Make suppertime a snap with a new cookbook from Carrie Morey of Callie’s Hot Little Biscuit
December 2021

Charleston’s own biscuit maven releases a new cookbook focused on family dinners



Keep on Rolling: Carrie Morey launched Callie’s Hot Little Biscuit in 2005 based on her mom’s recipe. Since then, Morey’s empire has expanded to include a variety of products, four eateries, a food truck, a TV show, and a second cookbook (Harper Horizon) released in November.

Even with an ever-expanding handmade biscuit business, four Hot Little Biscuit café locations across three states, the PBS series How She Rolls, and a second cookbook hot off the press, Carrie Morey still manages to cook supper for her family. “For me,” she writes, “the heart of our family is sitting down to eat together at the dinner table.… No matter what has happened during the day, supper time is sacred—it heals us all.” And her Hot Little Suppers: Simple Recipes to Feed Family and Friends (Harper Horizon, November 2, 2021) answers the perennial question, “What’s for dinner?”

Delightful family pictures of Carrie cooking with her husband, John, and daughters, Caroline, Cate, and Sarah, pull the reader in, and mouthwatering photographs of the dishes inspire a delicious outcome.

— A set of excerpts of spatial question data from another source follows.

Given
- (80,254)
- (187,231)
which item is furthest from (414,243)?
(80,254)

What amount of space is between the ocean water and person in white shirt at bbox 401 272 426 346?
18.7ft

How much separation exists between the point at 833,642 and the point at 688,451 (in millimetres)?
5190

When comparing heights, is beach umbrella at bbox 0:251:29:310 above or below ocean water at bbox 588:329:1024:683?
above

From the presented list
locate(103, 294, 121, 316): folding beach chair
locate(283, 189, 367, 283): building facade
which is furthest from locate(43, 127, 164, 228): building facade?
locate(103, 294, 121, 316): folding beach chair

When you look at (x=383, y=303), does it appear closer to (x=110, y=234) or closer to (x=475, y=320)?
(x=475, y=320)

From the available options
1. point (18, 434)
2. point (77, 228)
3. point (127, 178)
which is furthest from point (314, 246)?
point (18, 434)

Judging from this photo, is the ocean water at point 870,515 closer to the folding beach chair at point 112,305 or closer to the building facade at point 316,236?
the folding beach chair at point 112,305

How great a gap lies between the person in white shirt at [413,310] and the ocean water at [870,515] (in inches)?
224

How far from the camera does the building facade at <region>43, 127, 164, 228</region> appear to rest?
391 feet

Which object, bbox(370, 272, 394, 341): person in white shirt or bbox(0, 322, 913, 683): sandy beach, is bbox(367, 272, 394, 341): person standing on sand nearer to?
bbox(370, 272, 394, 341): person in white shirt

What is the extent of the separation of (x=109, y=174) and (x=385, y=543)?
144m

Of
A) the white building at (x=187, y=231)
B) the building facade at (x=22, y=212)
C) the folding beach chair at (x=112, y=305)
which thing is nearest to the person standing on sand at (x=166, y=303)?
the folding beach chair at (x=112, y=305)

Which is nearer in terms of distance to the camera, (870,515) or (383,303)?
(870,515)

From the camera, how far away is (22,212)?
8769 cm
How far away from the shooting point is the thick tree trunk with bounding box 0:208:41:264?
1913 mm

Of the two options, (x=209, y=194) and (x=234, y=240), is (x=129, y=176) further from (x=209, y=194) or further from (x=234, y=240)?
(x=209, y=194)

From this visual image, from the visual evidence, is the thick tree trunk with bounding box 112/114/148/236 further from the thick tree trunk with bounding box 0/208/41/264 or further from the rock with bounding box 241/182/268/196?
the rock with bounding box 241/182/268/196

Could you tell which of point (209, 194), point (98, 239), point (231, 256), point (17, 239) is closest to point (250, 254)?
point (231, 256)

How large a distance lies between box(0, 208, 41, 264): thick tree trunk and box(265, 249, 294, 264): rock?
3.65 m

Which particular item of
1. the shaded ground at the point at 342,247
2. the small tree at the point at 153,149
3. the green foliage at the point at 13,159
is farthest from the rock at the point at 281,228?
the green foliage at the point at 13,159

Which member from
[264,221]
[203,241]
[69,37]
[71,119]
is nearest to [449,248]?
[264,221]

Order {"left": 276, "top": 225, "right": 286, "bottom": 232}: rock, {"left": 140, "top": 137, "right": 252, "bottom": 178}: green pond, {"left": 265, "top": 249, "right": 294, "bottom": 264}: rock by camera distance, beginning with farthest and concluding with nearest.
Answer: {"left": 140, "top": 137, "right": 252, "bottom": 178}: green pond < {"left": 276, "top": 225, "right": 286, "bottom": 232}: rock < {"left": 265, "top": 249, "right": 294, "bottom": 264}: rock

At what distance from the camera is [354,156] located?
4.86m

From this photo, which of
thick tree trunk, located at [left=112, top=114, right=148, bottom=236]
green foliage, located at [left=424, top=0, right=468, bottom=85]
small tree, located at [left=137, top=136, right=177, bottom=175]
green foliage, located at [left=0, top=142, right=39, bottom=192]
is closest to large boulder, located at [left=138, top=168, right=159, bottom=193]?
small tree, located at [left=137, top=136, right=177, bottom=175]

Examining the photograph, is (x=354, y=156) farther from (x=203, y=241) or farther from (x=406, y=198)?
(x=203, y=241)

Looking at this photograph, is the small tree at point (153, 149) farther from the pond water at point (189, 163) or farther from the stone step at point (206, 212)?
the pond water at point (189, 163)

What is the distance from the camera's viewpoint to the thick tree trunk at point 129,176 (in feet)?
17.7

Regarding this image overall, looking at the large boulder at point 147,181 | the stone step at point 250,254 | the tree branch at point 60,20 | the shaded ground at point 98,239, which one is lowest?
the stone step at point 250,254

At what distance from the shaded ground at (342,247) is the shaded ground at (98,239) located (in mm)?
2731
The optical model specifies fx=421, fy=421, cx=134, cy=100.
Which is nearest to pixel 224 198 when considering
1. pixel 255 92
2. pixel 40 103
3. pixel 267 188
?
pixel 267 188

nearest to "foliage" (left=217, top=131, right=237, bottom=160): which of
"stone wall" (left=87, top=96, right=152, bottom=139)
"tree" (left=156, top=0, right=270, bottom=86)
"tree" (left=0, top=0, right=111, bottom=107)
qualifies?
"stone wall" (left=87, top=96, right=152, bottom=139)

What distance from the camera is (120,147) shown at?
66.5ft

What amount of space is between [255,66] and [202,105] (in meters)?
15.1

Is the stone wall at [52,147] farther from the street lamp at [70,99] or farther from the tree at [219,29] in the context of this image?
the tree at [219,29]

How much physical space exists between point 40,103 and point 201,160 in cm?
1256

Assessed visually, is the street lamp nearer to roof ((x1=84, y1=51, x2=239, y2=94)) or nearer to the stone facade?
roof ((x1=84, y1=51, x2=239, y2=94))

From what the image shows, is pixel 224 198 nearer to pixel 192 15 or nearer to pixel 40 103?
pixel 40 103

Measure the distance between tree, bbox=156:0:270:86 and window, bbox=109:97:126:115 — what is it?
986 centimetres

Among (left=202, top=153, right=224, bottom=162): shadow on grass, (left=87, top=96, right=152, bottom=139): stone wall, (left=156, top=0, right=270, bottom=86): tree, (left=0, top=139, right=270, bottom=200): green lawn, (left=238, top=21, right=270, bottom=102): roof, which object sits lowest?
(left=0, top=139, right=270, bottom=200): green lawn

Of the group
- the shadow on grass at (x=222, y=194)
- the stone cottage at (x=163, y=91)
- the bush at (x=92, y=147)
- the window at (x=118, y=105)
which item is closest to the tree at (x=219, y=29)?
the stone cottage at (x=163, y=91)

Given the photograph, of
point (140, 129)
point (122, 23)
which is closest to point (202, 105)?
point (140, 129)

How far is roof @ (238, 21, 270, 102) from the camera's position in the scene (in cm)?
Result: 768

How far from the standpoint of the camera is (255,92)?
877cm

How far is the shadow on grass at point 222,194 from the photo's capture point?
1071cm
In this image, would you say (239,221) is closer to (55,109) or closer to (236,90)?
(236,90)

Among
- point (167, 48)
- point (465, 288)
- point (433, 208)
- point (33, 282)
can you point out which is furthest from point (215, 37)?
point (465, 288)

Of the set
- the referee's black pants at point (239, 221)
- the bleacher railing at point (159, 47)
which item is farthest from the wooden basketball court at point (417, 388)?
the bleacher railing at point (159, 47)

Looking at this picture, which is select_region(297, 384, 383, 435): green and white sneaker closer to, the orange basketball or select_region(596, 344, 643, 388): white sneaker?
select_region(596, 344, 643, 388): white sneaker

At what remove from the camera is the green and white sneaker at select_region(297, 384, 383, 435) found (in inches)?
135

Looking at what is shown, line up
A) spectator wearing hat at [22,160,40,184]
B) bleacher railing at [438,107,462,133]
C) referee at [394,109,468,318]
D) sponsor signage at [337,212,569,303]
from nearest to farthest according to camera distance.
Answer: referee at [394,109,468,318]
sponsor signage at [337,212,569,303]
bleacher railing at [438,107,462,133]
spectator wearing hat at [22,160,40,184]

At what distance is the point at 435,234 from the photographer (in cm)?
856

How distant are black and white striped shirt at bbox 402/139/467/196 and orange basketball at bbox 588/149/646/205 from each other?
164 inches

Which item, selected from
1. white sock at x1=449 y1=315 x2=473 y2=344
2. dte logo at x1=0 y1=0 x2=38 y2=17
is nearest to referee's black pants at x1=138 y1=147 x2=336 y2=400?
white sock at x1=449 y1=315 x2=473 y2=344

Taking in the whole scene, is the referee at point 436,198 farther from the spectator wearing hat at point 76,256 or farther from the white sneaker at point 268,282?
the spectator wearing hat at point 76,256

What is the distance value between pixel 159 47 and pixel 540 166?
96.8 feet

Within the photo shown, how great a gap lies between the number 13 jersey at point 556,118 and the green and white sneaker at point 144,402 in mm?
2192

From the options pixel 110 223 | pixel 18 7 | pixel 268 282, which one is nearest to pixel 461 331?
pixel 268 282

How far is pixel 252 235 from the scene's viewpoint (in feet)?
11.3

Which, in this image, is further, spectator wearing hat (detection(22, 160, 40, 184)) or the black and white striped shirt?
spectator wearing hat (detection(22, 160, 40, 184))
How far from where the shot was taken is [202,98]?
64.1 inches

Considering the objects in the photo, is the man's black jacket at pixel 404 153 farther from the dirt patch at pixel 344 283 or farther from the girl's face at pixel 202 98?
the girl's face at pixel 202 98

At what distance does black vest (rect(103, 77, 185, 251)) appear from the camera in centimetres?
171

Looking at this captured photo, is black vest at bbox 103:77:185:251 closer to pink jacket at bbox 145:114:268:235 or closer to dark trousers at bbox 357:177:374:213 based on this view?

The collection begins, not surprisingly, with a chapter on biscuits. “Think of the biscuit as a blank canvas,” advises Morey. “Stuff it, frost it, slather it, sprinkle it.” She also shares her inventive iterations including biscuit bowls, casseroles, crackers, and eggs in a hole. 

Beyond Biscuits: Eldest daughter, Caroline, and her friends turn out Carrie’s recipe for cacio e pepe (cheese and pepper) with bucatini pasta in the family’s Mount Pleasant home. (Left) Pork ragu with pappardelle.

The other chapters, arranged by season, include relatively simple but definitely creative weeknight dinners and weekend suppers for inviting company or having the family cook together, plus cocktails, desserts, and Morey’s “Hot Little Extras” and “Hot Little Tips,” which translate to additional side dishes and how-to advice. 

In her recipe note for the hearty pork ragu with pappardelle, Morey writes: “When you serve this pasta to guests, they’ll think you’ve been toiling at it all day long! They don’t need to know how easy it really is.” And that, dear readers, is the answer to what to cook for supper.